Results and Discussion
The accelerometer and pulse oximeter get the right measurements and communicate the information to Arduino. The data is stored in this microcontroller, which also connects with the server. The server computer displayed the results.
This economical method of sleep monitoring uses an intellectual system coupled with current, low-cost technologies. This system employs the random forest classification technique for making intelligent decisions. We have taken into consideration how the suggested sleep quality monitoring system would be implemented in detail with all hardware descriptions. We have now used the sensors in the system testing process (accelerometer, heartbeat oximeter, and microphone amplifier).
Accelerometer data consist of x-, y-, and z-axis. These axis values provide direction for the patient’s movement during sleep. This data is collected while the patient is sleeping. A higher difference between these values shows that patient is moving too much during sleep and does not have peaceful night. Sound data provide a sound level of the patient during sleep. This data is collected during the day and night to observe the sleep pattern of patients.
Conclusion
In this research, the suggested system used a variety of low-cost, user-friendly sensors to monitor the patient's sleep patterns. These sensors consist of a microphone amplifier, an accelerometer, and a pulse oximeter. This data was communicated by Arduino to the server for analysis, producing excellent results at a low cost. The microcontroller was used to control these sensors.
The following issues could also be highlighted for research in the future:
- Wireless sensors and microcontrollers can be used for a portable patient's sleep quality monitoring device.
- For the system to operate independently and display results on a mobile app, Raspberry Pie can be used in place of Arduino.

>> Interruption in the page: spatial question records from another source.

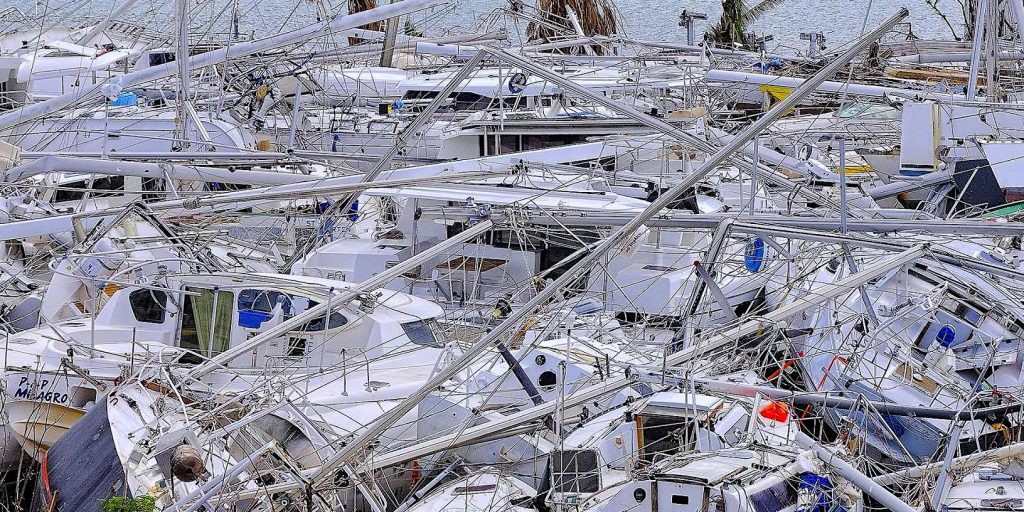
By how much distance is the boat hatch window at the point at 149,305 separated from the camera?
13.9m

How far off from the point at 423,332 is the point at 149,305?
99.8 inches

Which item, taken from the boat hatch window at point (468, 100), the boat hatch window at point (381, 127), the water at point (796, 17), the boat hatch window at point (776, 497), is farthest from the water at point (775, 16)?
the boat hatch window at point (776, 497)

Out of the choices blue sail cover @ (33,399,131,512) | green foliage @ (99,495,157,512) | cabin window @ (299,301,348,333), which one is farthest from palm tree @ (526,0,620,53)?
green foliage @ (99,495,157,512)

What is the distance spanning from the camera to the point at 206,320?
13.9m

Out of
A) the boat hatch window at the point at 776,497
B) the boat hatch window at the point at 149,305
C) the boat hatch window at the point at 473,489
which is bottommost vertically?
the boat hatch window at the point at 473,489

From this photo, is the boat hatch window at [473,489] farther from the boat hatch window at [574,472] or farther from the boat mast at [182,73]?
the boat mast at [182,73]

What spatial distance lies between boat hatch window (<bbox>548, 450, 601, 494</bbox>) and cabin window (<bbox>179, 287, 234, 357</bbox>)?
4555 mm

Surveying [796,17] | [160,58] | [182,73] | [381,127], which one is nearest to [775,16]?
[796,17]

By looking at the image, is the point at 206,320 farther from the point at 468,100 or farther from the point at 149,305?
the point at 468,100

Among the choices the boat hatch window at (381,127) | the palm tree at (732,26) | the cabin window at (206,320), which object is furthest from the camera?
the palm tree at (732,26)

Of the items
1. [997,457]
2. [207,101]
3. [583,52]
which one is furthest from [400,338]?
[583,52]

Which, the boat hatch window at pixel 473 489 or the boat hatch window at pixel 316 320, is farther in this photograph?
the boat hatch window at pixel 316 320

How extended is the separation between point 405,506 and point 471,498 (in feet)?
1.72

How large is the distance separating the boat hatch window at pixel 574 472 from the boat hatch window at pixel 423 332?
364 cm
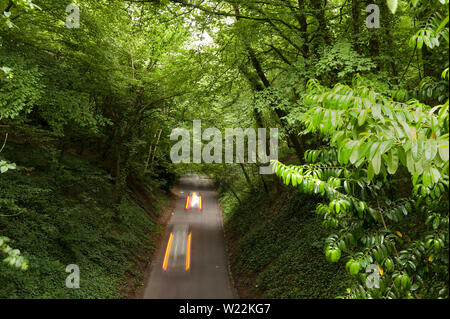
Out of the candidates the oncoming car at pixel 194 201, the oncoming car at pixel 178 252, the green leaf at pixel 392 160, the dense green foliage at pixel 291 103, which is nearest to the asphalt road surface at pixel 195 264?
the oncoming car at pixel 178 252

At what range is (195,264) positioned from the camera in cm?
1328

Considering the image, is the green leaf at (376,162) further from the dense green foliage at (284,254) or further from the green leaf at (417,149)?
the dense green foliage at (284,254)

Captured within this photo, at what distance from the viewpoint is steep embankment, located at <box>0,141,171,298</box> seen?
723 centimetres

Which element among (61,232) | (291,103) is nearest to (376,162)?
(291,103)

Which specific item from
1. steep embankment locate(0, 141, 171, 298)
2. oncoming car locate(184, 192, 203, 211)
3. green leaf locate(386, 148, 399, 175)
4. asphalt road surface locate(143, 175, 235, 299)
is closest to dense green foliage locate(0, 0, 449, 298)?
green leaf locate(386, 148, 399, 175)

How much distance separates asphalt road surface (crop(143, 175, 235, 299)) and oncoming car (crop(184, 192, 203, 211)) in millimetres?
1952

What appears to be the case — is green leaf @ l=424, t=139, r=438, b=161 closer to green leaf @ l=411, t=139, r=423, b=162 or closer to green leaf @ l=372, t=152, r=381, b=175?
green leaf @ l=411, t=139, r=423, b=162

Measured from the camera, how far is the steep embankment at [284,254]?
7.91m

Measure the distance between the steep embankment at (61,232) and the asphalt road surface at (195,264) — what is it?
2.87 feet

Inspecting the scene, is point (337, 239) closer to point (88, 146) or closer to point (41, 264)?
point (41, 264)

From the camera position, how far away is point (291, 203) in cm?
1322

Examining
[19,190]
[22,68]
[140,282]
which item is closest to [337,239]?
[22,68]

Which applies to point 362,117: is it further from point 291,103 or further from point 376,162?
point 291,103
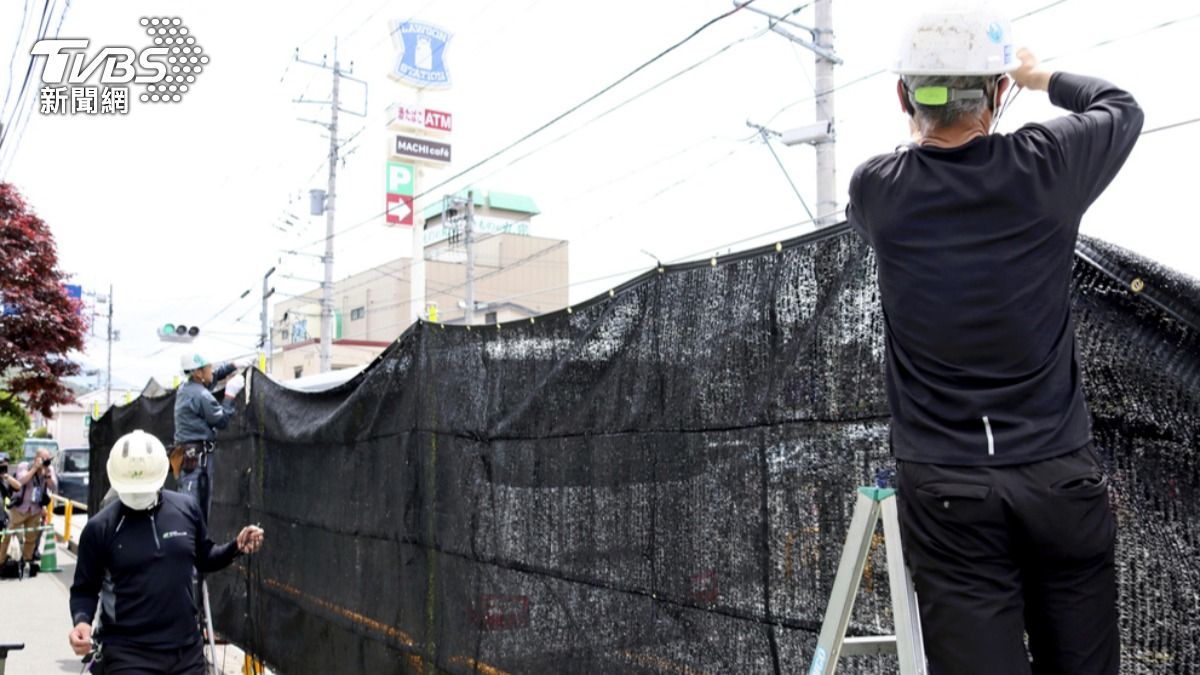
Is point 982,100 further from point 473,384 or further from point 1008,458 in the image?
point 473,384

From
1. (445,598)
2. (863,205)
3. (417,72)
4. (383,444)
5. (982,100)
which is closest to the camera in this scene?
(982,100)

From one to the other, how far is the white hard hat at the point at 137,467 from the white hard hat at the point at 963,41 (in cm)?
414

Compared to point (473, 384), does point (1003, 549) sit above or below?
below

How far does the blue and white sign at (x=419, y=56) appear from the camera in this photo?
2665 inches

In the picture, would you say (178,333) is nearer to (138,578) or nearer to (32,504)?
(32,504)

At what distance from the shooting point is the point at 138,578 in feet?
15.7

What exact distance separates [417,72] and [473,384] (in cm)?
6657

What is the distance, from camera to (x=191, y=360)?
8.24 m

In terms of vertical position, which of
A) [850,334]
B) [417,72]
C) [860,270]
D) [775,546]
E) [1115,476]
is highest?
[417,72]

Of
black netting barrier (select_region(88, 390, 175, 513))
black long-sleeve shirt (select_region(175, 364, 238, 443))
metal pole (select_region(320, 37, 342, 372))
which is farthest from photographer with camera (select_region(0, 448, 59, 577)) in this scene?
metal pole (select_region(320, 37, 342, 372))

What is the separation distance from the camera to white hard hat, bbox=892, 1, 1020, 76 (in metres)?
2.02

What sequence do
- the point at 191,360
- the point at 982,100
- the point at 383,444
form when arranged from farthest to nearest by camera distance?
the point at 191,360, the point at 383,444, the point at 982,100

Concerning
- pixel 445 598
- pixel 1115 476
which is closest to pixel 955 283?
pixel 1115 476

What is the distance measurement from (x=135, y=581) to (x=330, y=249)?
3514 centimetres
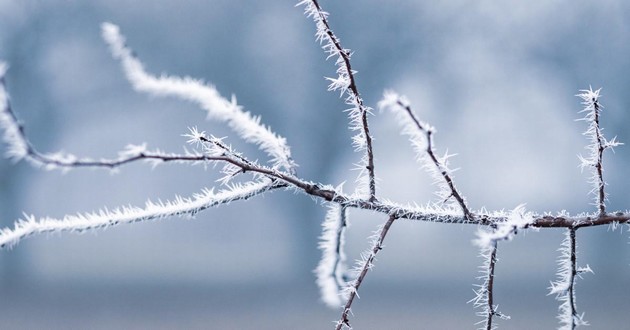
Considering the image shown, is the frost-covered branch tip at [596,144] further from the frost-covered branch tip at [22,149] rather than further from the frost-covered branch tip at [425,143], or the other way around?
the frost-covered branch tip at [22,149]

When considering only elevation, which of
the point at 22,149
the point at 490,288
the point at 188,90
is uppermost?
the point at 188,90

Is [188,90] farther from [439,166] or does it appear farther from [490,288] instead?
[490,288]

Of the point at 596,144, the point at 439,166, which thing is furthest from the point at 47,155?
the point at 596,144

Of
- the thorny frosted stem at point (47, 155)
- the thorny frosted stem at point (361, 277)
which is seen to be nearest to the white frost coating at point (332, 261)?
the thorny frosted stem at point (361, 277)

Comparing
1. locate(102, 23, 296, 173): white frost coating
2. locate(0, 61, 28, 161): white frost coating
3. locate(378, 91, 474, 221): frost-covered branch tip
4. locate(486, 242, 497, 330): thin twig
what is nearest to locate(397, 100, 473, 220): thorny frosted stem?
locate(378, 91, 474, 221): frost-covered branch tip

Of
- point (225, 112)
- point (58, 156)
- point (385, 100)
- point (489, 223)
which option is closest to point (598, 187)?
point (489, 223)

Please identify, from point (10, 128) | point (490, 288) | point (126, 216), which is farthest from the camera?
point (490, 288)

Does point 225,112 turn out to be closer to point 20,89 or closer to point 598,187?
point 598,187
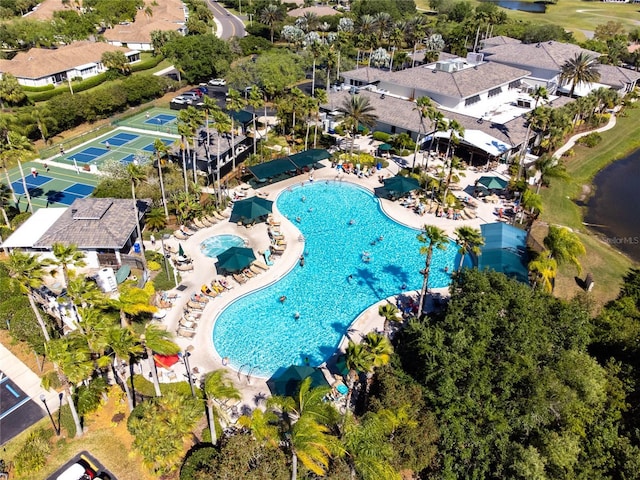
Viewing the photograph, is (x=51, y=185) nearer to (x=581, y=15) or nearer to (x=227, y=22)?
(x=227, y=22)

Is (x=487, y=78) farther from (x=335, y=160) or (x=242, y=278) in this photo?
(x=242, y=278)

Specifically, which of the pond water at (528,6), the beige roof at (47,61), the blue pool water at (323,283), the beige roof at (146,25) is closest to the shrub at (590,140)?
the blue pool water at (323,283)

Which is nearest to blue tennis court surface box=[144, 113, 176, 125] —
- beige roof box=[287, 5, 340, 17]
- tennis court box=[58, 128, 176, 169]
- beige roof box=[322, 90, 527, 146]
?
tennis court box=[58, 128, 176, 169]

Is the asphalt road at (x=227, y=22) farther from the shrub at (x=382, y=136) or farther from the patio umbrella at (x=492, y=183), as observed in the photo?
the patio umbrella at (x=492, y=183)

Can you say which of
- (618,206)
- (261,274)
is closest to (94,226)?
(261,274)

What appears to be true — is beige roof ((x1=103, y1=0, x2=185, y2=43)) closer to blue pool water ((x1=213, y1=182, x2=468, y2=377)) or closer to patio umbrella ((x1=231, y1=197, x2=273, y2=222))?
blue pool water ((x1=213, y1=182, x2=468, y2=377))

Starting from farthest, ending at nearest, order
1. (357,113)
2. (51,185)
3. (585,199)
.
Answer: (357,113), (585,199), (51,185)

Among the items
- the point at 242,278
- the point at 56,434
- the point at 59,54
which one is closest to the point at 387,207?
the point at 242,278
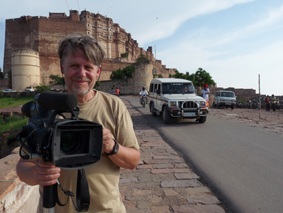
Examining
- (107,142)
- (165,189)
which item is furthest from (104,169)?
(165,189)

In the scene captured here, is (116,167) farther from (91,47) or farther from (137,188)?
(137,188)

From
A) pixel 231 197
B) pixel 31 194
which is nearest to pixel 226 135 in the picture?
pixel 231 197

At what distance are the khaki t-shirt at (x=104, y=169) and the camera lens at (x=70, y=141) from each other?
0.30m

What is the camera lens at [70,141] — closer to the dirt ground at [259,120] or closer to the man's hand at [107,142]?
the man's hand at [107,142]

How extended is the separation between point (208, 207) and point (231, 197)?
1.54 ft

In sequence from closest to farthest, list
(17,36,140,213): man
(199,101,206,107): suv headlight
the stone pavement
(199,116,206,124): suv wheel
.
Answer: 1. (17,36,140,213): man
2. the stone pavement
3. (199,101,206,107): suv headlight
4. (199,116,206,124): suv wheel

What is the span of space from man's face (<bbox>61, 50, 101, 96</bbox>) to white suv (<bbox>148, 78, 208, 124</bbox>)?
24.6ft

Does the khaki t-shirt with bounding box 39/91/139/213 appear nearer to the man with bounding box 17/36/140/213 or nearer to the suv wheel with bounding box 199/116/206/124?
the man with bounding box 17/36/140/213

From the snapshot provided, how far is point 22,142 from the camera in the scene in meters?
1.20

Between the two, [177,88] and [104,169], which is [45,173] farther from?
[177,88]

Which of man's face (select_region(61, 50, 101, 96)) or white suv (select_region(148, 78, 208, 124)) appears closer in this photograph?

The suggested system utilises external sensors that communicate with a microcontroller in order to function. The first layer of this three-layer architecture is the conveyance of data from the sensors to the Arduino microcontroller. The second phase is sending this information to the computer system via the Arduino microcontroller. Data is kept in the file and used for the classifier's testing and training, which is done using this data. The patient's data is then gathered in a real-time context, and the system provides information on the patient's sleep quality.